Annotating clusters in the pbmc3K dataset
In this blog post, we use CellKb to assign cell types to clusters in the dataset of Peripheral Blood Mononuclear Cells (PBMC) freely available from 10X Genomics. There are 2,700 single cells that were sequenced on the Illumina NextSeq 500. The raw data can be found here. This is the same dataset analyzed in the Scanpy and Seurat clustering tutorials.
Clustering and differential expression analysis
We followed the Seurat tutorial to identify the clusters and differentially expressed genes in each cluster. You may use Scanpy instead of Seurat. The code is as follows:

  # Seurat version 5.0.1
  library(dplyr)
  library(Seurat)
  pbmc.data <- Read10X(data.dir="pbmc3k_filtered_gene_bc_matrices\\filtered_gene_bc_matrices\\hg19", gene.column=1)
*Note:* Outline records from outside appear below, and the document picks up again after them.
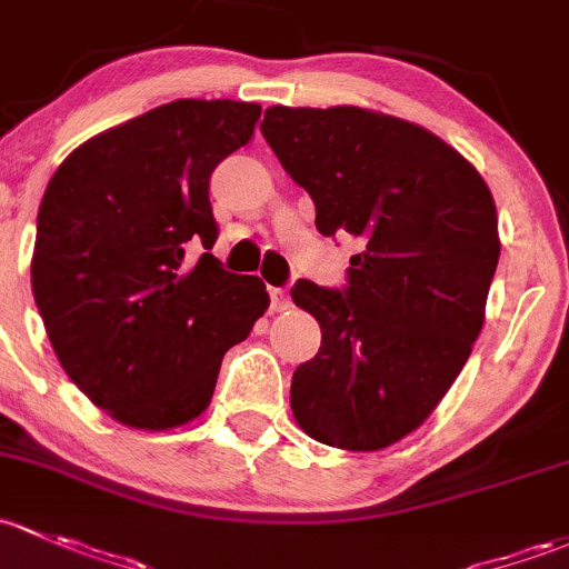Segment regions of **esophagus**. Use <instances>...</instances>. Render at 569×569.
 I'll return each instance as SVG.
<instances>
[{"label":"esophagus","mask_w":569,"mask_h":569,"mask_svg":"<svg viewBox=\"0 0 569 569\" xmlns=\"http://www.w3.org/2000/svg\"><path fill=\"white\" fill-rule=\"evenodd\" d=\"M269 305H272V310H289L291 308V297L286 289H269Z\"/></svg>","instance_id":"1"}]
</instances>
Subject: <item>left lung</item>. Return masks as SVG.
<instances>
[{
    "label": "left lung",
    "instance_id": "left-lung-1",
    "mask_svg": "<svg viewBox=\"0 0 569 569\" xmlns=\"http://www.w3.org/2000/svg\"><path fill=\"white\" fill-rule=\"evenodd\" d=\"M261 133L313 199L316 229L362 242L343 289H291L321 327L291 379L295 420L340 450L390 447L428 420L482 330L501 250L493 196L450 143L379 111L272 106Z\"/></svg>",
    "mask_w": 569,
    "mask_h": 569
}]
</instances>
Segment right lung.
Returning a JSON list of instances; mask_svg holds the SVG:
<instances>
[{
  "mask_svg": "<svg viewBox=\"0 0 569 569\" xmlns=\"http://www.w3.org/2000/svg\"><path fill=\"white\" fill-rule=\"evenodd\" d=\"M259 103L174 100L64 158L38 212L32 295L57 360L122 426L169 430L212 400L220 362L269 308L256 274L212 253L214 166L253 136Z\"/></svg>",
  "mask_w": 569,
  "mask_h": 569,
  "instance_id": "right-lung-1",
  "label": "right lung"
}]
</instances>
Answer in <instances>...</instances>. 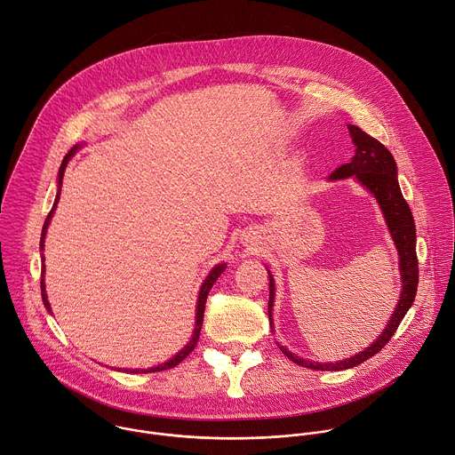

  pbmc <- CreateSeuratObject(counts=pbmc.data, project="pbmc3k", min.cells=3, min.features=200)
  pbmc[["percent.mt"]] <- PercentageFeatureSet(pbmc, pattern="^MT-")
  pbmc <- NormalizeData(pbmc)
  pbmc <- FindVariableFeatures(pbmc, selection.method="vst", nfeatures=2000)
  all.genes <- rownames(pbmc)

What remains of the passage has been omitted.